OdR: I think it's changing very quickly here, and people are more and more exposed to old media and old games and such. So, I think there's not much restriction there, and people are introduced to the same things that you are introduced to in the U.S., et cetera.
So, I think they are growing well on that side, and also I think that it's not so much about the creativity of Singapore. I think when you see it around you, you can feel those people -- they know what they're doing, and they can be innovative in their approach, and how people want to lead. They have a big imagination, and I think they can build on it.
But I think the challenge may be that this [is a country of] five million, and in a five million person country, you can probably innovate, but you cannot have so many innovations. But we're trying to create this environment where people want to come, because they are in a strategic area in Asia that is amenable to build a city that will attract people because the quality of living is good, because it's got good infrastructure, and so forth.
They know that they need to attract talent from abroad to innovate and to fill in some gaps that they might have because of the size of the population, and I think they've been very, very clever in building this up. We see that already here with the work we've done here. We were able to bring the right people that work well with Singapore and people from the region.
The reason I brought up is that my Singaporean friends talk about feeling a lack of creative culture here. They go abroad and see interesting art, and people just being creative because they can -- that vibe of, "I want to do this, and so I'm gonna do this."
Leaving that alone for a moment, how have you found communication in the studio, where almost everyone's common language, English, is also often their second language?
My friend in Korea, he sometimes finds that has a difficult time getting his idea across the language barrier, even if it's fairly basic. So, he's found that drawing things and making quick prototypes is an easier way to share things with people, sometimes. Because, obviously, talking about nuance of game design and mechanics, you really need to understand what the other person is trying to communicate. How have you found that?
OdR: I think in general, even being in France with other French people, one of the very, very complicated things in video games is being able to convey a strong idea. I insist a lot with my team here: You have to use different media to bring across your ideas. So, you have meetings, you have presentations, you have emails, but you also have videos.

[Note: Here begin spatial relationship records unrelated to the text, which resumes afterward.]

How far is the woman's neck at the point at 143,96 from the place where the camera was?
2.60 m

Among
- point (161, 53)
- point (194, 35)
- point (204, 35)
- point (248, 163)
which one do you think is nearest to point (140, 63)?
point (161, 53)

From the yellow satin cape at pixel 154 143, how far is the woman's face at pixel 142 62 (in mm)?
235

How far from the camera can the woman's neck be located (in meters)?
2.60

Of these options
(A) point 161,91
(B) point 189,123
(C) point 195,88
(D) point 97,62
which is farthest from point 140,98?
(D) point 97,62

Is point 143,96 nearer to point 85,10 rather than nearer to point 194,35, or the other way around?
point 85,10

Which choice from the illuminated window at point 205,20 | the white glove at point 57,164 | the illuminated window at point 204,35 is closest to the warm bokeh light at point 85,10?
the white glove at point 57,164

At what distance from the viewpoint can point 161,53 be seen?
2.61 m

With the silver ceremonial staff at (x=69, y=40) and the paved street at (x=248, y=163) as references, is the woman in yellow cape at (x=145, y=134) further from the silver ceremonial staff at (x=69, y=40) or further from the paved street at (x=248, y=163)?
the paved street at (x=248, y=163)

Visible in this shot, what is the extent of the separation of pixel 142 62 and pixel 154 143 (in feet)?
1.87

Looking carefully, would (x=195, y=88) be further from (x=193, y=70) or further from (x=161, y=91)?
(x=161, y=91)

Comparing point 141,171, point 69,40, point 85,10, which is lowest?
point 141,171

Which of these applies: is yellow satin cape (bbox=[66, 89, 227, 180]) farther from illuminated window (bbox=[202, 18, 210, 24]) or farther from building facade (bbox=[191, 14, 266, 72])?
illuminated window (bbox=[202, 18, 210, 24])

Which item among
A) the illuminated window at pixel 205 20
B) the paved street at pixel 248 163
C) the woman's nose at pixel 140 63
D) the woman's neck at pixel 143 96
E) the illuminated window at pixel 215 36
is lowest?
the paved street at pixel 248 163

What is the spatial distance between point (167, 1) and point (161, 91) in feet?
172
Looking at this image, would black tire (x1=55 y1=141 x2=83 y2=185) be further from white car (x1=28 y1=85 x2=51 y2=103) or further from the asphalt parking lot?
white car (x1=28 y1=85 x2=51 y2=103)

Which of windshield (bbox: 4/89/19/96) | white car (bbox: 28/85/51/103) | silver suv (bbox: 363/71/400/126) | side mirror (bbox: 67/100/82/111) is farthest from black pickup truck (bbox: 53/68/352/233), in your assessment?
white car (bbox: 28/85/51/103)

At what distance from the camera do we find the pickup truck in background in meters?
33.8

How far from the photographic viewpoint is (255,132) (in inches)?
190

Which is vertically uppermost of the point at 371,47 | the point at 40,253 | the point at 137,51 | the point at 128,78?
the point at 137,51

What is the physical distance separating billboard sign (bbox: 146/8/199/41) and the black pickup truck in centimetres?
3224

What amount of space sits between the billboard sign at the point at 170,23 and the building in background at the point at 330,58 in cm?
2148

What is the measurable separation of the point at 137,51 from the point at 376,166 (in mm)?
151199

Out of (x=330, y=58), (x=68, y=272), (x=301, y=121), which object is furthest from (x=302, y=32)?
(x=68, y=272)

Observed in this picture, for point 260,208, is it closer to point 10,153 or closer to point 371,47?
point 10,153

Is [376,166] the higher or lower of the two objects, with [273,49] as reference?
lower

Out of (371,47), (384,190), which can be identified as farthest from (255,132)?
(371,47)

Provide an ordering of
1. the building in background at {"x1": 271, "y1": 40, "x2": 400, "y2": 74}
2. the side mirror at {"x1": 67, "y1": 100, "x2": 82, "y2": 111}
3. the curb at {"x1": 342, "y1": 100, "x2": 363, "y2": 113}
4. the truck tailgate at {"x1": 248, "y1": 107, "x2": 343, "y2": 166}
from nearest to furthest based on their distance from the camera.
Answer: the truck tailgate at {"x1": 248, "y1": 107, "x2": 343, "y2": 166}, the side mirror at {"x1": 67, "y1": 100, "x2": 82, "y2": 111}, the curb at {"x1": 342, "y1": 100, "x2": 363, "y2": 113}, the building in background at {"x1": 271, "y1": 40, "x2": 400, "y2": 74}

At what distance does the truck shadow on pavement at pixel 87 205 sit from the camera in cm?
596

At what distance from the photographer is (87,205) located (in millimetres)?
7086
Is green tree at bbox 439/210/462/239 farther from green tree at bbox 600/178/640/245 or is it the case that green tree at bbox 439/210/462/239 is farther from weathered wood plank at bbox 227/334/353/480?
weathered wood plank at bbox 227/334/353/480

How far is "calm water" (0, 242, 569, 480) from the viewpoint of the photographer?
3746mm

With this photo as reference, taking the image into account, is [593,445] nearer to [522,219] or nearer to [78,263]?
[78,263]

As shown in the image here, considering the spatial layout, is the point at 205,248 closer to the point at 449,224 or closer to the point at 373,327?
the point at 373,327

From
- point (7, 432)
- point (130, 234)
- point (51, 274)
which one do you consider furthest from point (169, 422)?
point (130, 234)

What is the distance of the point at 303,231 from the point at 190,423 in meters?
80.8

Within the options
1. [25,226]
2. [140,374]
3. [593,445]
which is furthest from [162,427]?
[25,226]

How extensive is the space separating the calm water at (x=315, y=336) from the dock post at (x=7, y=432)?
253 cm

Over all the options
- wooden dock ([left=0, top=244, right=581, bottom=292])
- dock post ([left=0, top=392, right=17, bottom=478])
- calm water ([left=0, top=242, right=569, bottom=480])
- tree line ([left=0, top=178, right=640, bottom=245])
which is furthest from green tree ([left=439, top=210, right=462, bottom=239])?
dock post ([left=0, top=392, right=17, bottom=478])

You must be able to illustrate your ideas.
I don't think it's a problem with anyone's character, I think it's a big challenge in the game industry in general. You have to convey your idea to many kinds of people from different job functions, and they give you feedback. That's one of the big challenges: Communicating efficiently and coming across the idea, it's a big big challenge. It's something we discuss a lot here: "Okay, you sent your email, that's good, but it's not enough." You have to build a video. So, we have some dedicated people for handling video all the time.
You have people who help create videos to present an idea?
OdR: Exactly. When you start a sprint, show a video. What's the intention? And show a video, send an email, do a meeting presentation, get feedback, bounce off people's feedback because it shows how they understand your idea. So it's -- I don't see that as a language challenge. I see that as a creative challenge to be able to come across with your idea.